Dates:
Start Time: Thursday, March 4, 2021, at ~03:45 UTC
End Time: Thursday, March 4, 2021, at ~08:20 UTC
Duration: ~4:36:00
What happened:
Our Web UI returned an error message "Request returned an error. Try again?" when users tried to perform a search query or use Live Tail in the Web UI.
Why it happened:
The pods that run our searching and Live Tail services were automatically terminated by our Kubernetes orchestration system. Upon investigation, we discovered we had inadvertently classed these services as low priority. The incident occurred when a large number of other services that were classed as higher priority needed to run to meet usage demands. The orchestration system automatically terminated the lower priority services to make resources available for the higher priority services.
More specifically, these pods were put into a “terminating” state.
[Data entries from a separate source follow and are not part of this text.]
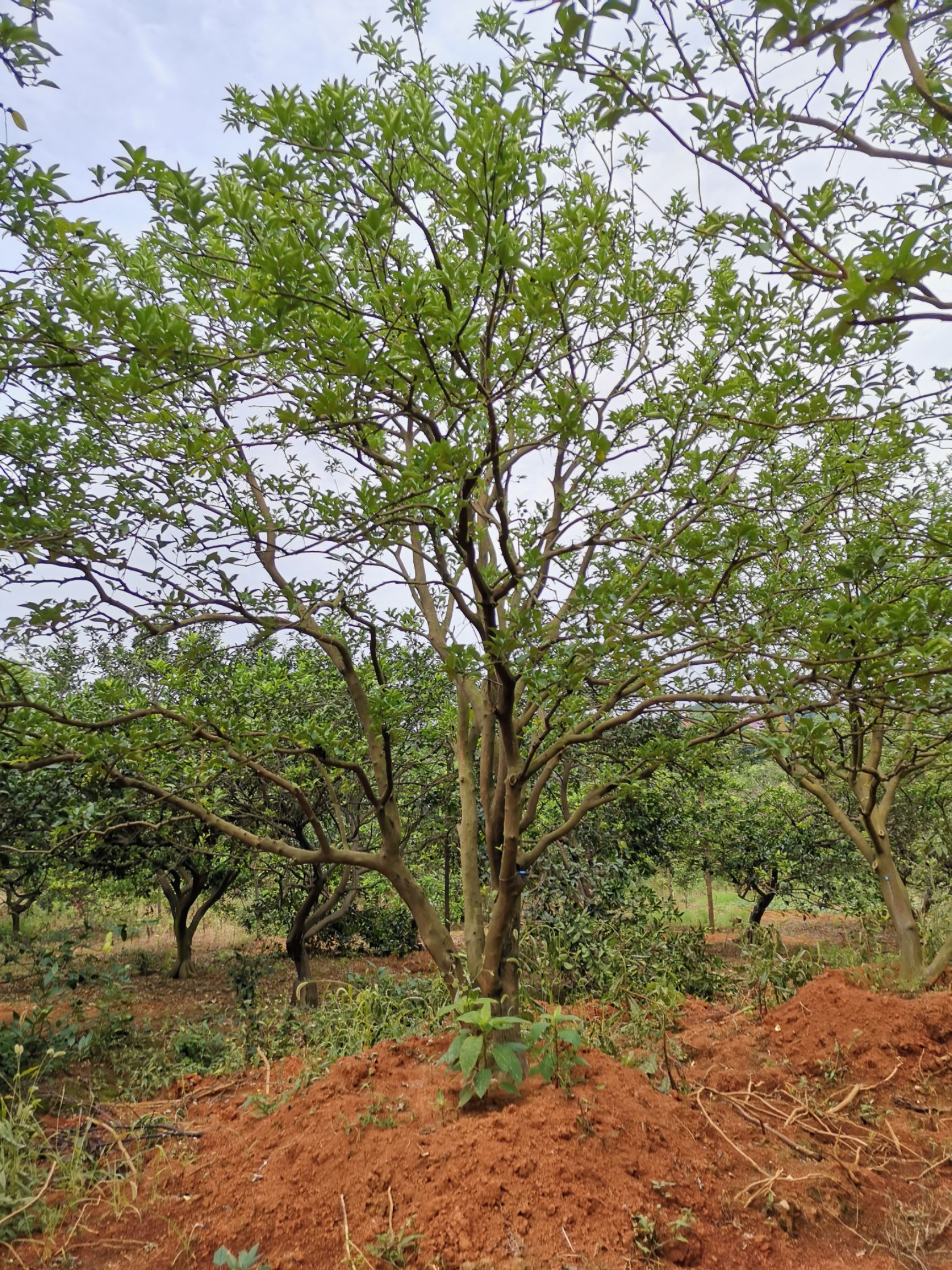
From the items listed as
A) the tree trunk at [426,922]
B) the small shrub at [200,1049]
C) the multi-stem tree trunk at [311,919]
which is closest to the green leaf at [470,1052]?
the tree trunk at [426,922]

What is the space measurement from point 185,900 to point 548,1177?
29.6 ft

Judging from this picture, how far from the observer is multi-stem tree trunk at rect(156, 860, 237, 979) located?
1002 centimetres

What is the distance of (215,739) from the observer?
388 centimetres

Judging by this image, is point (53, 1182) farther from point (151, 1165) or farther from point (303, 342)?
point (303, 342)

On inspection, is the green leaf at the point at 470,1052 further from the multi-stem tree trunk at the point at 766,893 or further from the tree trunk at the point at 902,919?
the multi-stem tree trunk at the point at 766,893

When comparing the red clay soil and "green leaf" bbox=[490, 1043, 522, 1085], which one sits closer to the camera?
the red clay soil

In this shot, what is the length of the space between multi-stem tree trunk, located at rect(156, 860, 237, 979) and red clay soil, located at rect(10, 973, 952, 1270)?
268 inches

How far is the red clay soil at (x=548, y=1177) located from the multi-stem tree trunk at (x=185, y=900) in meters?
6.80

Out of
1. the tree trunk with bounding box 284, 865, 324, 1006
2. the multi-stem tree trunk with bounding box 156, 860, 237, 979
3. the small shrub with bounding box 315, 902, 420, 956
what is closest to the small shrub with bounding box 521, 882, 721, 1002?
the tree trunk with bounding box 284, 865, 324, 1006

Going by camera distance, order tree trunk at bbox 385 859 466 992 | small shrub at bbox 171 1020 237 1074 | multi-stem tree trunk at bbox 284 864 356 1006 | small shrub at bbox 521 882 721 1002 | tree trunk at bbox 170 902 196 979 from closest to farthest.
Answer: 1. tree trunk at bbox 385 859 466 992
2. small shrub at bbox 521 882 721 1002
3. small shrub at bbox 171 1020 237 1074
4. multi-stem tree trunk at bbox 284 864 356 1006
5. tree trunk at bbox 170 902 196 979

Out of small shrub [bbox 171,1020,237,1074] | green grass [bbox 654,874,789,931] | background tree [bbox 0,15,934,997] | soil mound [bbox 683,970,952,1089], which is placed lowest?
green grass [bbox 654,874,789,931]

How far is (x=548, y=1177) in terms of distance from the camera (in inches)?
99.3

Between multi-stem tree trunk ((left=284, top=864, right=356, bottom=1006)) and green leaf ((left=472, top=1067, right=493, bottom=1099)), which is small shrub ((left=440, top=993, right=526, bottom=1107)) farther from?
multi-stem tree trunk ((left=284, top=864, right=356, bottom=1006))

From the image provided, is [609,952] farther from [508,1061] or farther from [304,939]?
[304,939]
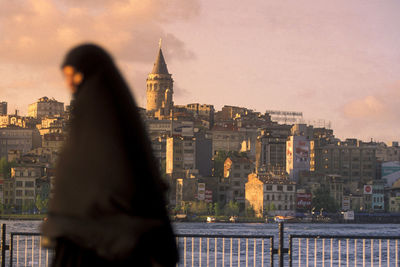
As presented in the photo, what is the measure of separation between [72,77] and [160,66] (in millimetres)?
157841

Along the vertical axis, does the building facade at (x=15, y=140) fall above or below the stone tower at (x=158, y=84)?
below

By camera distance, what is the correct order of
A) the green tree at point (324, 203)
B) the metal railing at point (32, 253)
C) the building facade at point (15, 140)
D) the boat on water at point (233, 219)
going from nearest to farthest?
the metal railing at point (32, 253)
the boat on water at point (233, 219)
the green tree at point (324, 203)
the building facade at point (15, 140)

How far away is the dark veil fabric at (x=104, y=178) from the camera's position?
9.74ft

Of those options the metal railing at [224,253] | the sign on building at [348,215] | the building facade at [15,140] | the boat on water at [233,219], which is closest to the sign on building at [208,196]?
the boat on water at [233,219]

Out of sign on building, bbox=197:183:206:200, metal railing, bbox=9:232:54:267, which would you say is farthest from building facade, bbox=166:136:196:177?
metal railing, bbox=9:232:54:267

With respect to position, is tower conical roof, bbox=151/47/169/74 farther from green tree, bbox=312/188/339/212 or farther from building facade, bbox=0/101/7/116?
green tree, bbox=312/188/339/212

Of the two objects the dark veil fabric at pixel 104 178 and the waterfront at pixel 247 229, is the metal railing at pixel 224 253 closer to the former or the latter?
the dark veil fabric at pixel 104 178

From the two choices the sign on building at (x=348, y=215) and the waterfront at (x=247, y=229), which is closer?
the waterfront at (x=247, y=229)

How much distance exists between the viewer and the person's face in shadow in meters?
3.11

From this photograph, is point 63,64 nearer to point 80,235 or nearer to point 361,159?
point 80,235

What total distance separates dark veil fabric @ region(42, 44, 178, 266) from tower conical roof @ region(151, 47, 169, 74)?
15723 cm

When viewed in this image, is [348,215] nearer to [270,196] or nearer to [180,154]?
[270,196]

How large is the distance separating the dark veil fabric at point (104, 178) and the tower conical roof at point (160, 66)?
157227 millimetres

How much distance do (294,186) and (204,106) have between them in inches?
1990
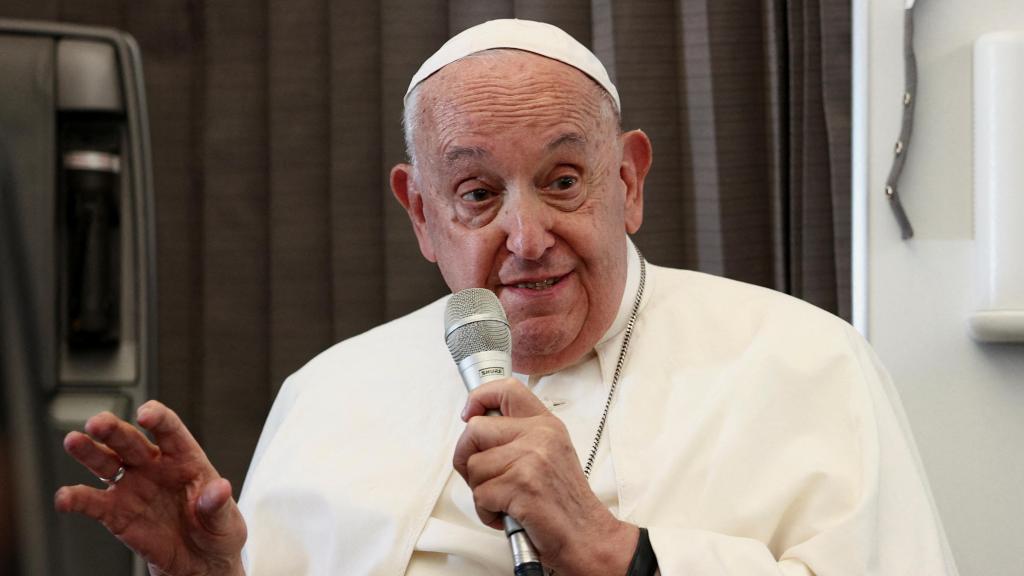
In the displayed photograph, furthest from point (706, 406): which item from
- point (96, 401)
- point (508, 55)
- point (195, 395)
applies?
point (195, 395)

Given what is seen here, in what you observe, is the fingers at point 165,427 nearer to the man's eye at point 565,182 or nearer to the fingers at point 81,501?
the fingers at point 81,501

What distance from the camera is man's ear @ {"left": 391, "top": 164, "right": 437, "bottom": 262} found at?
222 cm

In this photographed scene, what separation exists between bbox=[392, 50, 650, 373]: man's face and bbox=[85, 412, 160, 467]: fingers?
0.66m

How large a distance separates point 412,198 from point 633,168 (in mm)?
444

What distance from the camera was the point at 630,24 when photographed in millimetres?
2889

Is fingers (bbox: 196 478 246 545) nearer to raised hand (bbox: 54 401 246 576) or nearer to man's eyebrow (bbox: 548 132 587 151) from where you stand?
raised hand (bbox: 54 401 246 576)

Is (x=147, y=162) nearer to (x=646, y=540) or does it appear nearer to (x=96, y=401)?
(x=96, y=401)

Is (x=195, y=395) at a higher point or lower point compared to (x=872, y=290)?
lower

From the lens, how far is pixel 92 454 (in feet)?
4.81

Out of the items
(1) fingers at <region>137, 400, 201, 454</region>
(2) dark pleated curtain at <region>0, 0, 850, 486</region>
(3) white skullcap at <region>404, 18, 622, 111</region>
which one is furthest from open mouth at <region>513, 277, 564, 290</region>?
(2) dark pleated curtain at <region>0, 0, 850, 486</region>

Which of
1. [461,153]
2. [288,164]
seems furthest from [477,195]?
[288,164]

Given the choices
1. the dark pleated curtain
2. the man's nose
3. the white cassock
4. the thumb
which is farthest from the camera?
the dark pleated curtain

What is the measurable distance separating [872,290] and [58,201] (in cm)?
169

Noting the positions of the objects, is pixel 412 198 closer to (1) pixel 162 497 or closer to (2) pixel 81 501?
(1) pixel 162 497
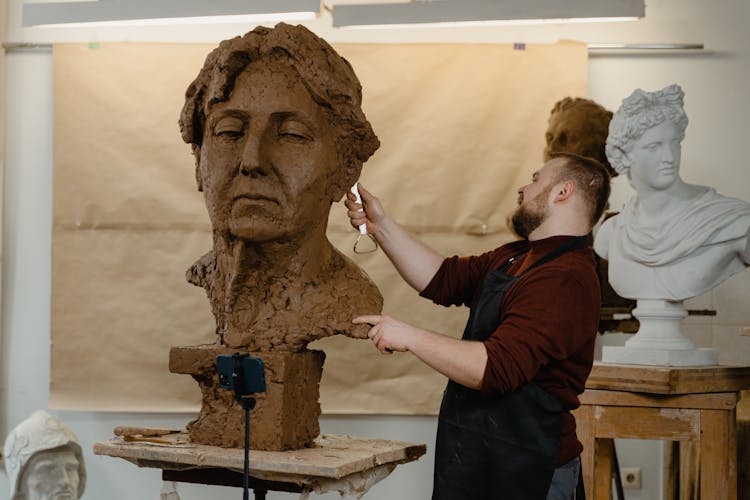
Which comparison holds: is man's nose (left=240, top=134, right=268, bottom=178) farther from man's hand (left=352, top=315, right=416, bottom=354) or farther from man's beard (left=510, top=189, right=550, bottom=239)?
man's beard (left=510, top=189, right=550, bottom=239)

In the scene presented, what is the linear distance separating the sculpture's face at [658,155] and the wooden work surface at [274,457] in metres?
1.28

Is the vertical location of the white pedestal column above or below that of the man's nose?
below

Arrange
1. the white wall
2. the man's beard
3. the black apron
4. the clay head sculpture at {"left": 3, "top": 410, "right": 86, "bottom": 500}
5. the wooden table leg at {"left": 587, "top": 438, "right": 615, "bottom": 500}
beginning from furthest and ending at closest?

Normally this state is temporary -- a transition between “running” and “terminated”. During this incident, the pods remained in the “terminating” state permanently. Our monitoring detects services that have been “terminated”, but not ones that are in the temporary “terminating” state. Consequently, our infrastructure team was not notified.
How we fixed it:
We increased the priority of the pods that run our searching and Live Tail services to match the priority of other services. We updated the configuration of our orchestration system to make the change permanent.
What we are doing to prevent it from happening again:
We’ve already updated the configuration of our orchestration system to give services the correct priority. These changes are permanent and should prevent similar problems in the future.